> [WHAT YOU HAVE TO DO]
Your answer should reproduce every line of the material in which the word "frames" occurs.

====== GIVEN DATA ======

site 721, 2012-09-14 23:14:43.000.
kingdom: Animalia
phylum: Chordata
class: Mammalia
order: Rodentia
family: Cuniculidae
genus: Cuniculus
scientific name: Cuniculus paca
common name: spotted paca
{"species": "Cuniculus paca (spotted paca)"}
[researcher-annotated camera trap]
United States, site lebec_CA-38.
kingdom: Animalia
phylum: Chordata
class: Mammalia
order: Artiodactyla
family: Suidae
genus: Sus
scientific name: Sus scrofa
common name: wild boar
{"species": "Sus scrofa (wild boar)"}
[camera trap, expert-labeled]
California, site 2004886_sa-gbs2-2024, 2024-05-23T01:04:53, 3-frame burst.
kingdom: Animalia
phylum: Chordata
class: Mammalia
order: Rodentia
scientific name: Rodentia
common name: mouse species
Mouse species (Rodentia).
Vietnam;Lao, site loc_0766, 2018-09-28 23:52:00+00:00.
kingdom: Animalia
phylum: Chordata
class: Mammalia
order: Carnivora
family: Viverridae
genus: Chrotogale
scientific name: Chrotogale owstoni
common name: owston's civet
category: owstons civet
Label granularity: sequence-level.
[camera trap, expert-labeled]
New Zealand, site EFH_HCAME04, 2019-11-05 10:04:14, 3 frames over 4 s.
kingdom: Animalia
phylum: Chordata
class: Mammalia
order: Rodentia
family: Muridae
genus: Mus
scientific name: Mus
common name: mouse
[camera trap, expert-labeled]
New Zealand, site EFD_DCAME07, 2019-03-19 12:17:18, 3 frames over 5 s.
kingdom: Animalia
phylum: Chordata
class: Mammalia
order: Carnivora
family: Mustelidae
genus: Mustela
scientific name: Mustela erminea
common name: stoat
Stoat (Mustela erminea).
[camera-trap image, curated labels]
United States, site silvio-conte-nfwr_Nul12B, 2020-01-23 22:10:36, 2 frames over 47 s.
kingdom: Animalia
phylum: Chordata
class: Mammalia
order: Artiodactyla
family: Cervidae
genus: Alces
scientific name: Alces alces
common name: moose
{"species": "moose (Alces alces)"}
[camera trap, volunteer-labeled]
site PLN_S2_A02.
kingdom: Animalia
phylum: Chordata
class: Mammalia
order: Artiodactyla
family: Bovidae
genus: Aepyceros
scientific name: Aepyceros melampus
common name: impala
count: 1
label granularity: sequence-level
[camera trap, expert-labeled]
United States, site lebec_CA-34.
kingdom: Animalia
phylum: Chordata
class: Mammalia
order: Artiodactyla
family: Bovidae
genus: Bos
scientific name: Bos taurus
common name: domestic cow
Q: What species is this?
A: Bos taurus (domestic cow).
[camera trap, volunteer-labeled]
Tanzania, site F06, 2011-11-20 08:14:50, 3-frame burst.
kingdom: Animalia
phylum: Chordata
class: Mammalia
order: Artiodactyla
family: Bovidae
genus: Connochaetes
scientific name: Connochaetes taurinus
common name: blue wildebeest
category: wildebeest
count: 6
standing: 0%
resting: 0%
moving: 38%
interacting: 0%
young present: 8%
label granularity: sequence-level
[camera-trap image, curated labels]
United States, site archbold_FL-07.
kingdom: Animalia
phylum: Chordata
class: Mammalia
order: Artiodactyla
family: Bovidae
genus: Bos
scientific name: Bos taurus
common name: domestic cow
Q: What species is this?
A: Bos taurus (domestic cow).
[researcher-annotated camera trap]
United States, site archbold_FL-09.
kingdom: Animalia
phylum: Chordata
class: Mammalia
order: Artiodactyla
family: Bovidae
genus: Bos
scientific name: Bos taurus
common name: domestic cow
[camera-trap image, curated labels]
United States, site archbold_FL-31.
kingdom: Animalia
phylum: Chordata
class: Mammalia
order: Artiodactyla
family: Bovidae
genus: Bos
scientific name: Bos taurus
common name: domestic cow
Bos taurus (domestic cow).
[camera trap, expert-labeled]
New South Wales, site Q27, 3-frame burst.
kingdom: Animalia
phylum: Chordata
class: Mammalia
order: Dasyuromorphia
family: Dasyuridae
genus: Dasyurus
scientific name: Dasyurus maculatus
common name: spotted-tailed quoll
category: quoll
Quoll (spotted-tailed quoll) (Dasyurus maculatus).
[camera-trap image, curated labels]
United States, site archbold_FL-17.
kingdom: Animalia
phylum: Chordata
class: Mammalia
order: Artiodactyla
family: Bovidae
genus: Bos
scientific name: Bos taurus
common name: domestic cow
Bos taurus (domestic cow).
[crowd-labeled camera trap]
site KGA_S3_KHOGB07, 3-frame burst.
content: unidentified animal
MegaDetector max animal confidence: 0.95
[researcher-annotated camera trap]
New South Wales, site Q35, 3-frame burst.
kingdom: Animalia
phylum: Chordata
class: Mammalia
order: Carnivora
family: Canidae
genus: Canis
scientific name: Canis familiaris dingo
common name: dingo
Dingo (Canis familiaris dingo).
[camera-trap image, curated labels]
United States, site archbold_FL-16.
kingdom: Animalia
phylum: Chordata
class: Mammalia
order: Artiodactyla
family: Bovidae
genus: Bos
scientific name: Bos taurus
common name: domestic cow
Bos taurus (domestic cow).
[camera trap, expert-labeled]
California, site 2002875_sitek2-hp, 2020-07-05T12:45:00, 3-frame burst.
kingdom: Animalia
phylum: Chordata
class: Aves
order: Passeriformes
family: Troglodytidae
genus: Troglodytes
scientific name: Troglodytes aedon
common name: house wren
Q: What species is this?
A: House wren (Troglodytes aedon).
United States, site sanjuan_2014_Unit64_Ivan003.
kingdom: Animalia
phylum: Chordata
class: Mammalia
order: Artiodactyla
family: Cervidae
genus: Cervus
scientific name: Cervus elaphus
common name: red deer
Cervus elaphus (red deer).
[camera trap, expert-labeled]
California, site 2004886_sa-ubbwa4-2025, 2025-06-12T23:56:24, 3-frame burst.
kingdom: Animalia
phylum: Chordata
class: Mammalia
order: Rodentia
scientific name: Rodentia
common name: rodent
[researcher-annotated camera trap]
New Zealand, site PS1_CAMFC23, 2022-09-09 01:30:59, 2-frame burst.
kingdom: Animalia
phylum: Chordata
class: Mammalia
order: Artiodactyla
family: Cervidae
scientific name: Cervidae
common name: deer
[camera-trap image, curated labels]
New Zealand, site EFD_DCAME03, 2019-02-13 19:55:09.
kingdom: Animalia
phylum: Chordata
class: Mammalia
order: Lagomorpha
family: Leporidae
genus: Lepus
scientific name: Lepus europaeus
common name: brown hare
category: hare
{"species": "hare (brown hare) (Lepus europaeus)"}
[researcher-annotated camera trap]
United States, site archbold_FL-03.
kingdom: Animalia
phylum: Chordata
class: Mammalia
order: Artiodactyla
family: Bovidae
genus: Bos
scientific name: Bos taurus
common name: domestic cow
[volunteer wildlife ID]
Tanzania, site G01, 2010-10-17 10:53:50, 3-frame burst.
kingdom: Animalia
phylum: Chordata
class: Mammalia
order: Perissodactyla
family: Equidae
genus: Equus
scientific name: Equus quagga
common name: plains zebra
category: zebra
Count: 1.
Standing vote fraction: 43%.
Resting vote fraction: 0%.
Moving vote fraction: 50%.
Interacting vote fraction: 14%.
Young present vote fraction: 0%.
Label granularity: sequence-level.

======

> [ANSWER TO THE EXERCISE]
New Zealand, site EFH_HCAME04, 2019-11-05 10:04:14, 3 frames over 4 s.
New Zealand, site EFD_DCAME07, 2019-03-19 12:17:18, 3 frames over 5 s.
United States, site silvio-conte-nfwr_Nul12B, 2020-01-23 22:10:36, 2 frames over 47 s.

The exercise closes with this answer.